Entonces sí, Carlos Menem se sacó. Y es que no se trataba de una argumentación en su contra (ese paradigma en el que, por convicción y en contraste, se mantenía obstinadamente Raúl Alfonsín, a Menem le era indiferente); tampoco se trataba de un cuestionamiento ideológico (del “fin de los ideologismos” habló Menem pioneramente). Nada de eso podía hacerle mella. Pero la fama de mufa sí, y en alto grado. Porque la fama de mufa se inscribía fuertemente en esa clase de pensamiento mágico, en ese juego de creer porque sí, en los que Menem se consolidaba, de los que obtenía su capital político más sustancial; no era del orden de la fundamentación ni, por ende, de la refutación, sino del orden del creer por creer (no muy lejos de la paridad peso / dólar, no muy lejos del primermundismo argentino). ¿Qué podía hacer frente a eso? ¿Cómo podía contrarrestarlo?
La fama de mufa operaba sobre un salto mágico entre el supuesto sustento real (la lista de desgracias que se invocaba) y la creencia irreductible (causa y efecto, por descontados) en el poder fulmíneo del jettatore. El daño político era mayúsculo, porque tocaba las fibras sensibles de ese halo de irrealidad que fortalecía la realidad del menemismo.

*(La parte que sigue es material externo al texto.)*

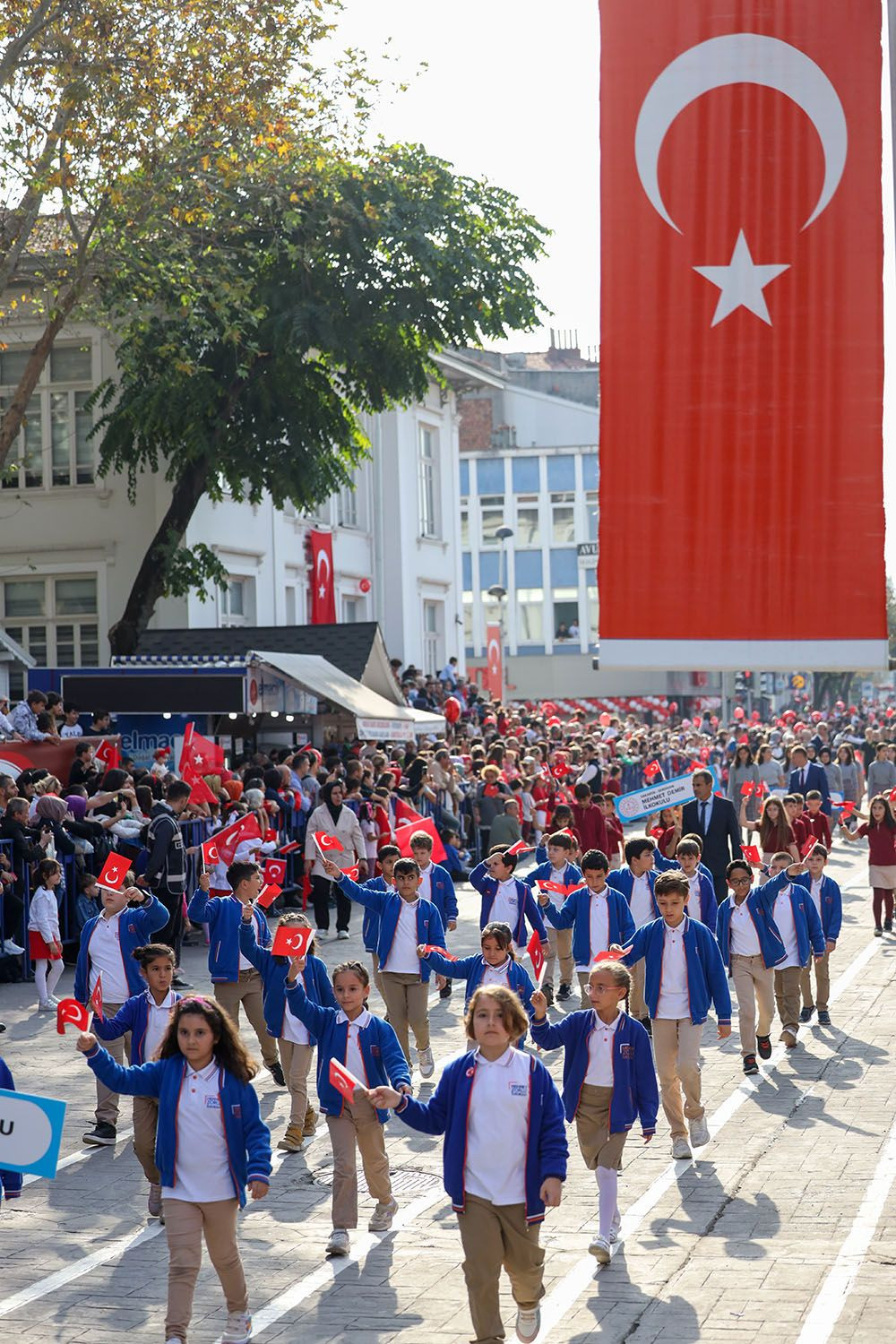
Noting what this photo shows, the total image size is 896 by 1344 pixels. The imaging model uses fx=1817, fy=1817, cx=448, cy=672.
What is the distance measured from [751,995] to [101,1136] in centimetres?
491

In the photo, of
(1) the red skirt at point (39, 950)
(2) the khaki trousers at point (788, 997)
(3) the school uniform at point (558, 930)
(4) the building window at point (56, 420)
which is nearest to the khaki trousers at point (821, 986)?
(2) the khaki trousers at point (788, 997)

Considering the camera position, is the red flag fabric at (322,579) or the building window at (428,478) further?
the building window at (428,478)

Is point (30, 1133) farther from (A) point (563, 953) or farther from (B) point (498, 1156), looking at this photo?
(A) point (563, 953)

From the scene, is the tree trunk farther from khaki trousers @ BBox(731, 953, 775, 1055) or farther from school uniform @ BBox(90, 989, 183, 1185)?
school uniform @ BBox(90, 989, 183, 1185)

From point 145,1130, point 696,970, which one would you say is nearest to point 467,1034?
point 145,1130

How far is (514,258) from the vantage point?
2981 cm

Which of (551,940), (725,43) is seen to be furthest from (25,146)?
(725,43)

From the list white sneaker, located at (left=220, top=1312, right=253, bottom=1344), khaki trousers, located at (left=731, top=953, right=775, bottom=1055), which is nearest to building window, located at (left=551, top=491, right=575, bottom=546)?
khaki trousers, located at (left=731, top=953, right=775, bottom=1055)

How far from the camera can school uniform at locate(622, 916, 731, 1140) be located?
10656mm

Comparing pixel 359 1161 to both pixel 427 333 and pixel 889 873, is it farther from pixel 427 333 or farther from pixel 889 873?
pixel 427 333

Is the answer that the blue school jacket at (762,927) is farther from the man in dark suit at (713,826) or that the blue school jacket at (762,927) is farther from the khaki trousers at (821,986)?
the man in dark suit at (713,826)

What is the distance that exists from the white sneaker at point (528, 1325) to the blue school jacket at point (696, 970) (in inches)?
151

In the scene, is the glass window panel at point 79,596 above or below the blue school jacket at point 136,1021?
above

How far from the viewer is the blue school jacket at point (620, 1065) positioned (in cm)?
862
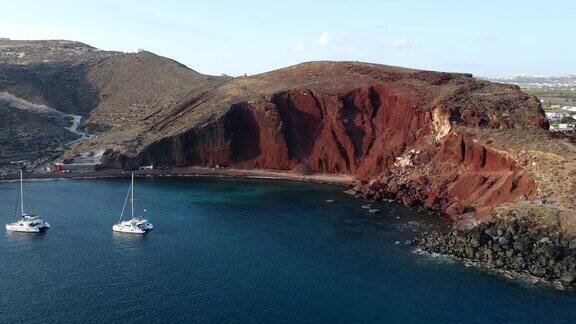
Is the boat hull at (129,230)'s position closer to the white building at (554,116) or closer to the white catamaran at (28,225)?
the white catamaran at (28,225)

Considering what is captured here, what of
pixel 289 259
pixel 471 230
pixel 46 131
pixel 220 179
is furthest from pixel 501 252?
pixel 46 131

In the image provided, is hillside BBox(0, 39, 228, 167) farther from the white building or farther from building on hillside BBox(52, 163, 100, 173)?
the white building

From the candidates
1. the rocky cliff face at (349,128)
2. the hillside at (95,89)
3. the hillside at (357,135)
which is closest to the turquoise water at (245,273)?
the hillside at (357,135)

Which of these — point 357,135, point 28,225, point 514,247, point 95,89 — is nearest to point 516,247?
point 514,247

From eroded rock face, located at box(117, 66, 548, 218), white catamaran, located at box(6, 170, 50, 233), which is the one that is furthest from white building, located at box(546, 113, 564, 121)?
white catamaran, located at box(6, 170, 50, 233)

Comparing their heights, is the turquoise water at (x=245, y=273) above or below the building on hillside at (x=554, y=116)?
below

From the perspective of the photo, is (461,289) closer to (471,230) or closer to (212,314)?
(471,230)

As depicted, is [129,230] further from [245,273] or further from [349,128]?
[349,128]

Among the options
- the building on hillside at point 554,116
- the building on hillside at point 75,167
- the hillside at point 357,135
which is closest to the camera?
the hillside at point 357,135
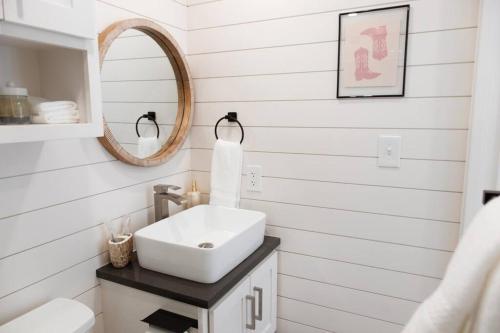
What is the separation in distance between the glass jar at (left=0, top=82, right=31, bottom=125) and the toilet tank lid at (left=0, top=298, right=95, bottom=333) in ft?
2.00

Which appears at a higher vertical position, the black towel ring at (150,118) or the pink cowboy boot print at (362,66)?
the pink cowboy boot print at (362,66)

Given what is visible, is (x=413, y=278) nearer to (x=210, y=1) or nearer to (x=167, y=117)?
(x=167, y=117)

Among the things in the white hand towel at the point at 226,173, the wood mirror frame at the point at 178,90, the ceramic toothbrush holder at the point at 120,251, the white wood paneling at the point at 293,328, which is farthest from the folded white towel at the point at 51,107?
the white wood paneling at the point at 293,328

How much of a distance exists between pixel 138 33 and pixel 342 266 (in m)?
1.40

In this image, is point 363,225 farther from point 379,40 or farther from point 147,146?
point 147,146

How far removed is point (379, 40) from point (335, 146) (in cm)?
47

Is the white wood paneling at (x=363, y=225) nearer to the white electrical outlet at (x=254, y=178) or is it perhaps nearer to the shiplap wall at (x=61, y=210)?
the white electrical outlet at (x=254, y=178)

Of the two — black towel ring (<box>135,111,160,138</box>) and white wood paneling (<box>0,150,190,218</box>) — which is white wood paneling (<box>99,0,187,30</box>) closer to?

Pasado el poder, fue ahí donde se refugió: en el efecto de irrealidad, un poco como en la quinta de Gostanián (otro refugio) cuando se sentó a leer un libro (a dar a ver que lo leía). Efecto de irrealidad retroactivo, en la manera en que evocamos aquellos tiempos, “los 90”. Y efecto de irrealidad en el presente: la existencia en la inexistencia de ese remanente de Menem, que no deja de ser Menem, que vota como si fuera otro la reversión de las nefastas privatizaciones, que asiste como si fuera otro a las novedades judiciales sobre la voladura de Río Tercero.
La burbuja de irrealidad menemista alguna vez abarcó el país entero; ahora alcanza para que se guarezcan ahí el propio Menem, sus secuaces más próximos, el núcleo de sus seres queridos. ¿Qué hará la muerte con él, cuando le llegue, como a todos nos ha de llegar? ¿Lo devolverá, para nosotros, a la nitidez tangible de la realidad del mundo o profundizará la irrealidad y la asentará en él para siempre?
*Escritor. Licenciado y doctor en Letras por la Universidad Nacional de Buenos Aires.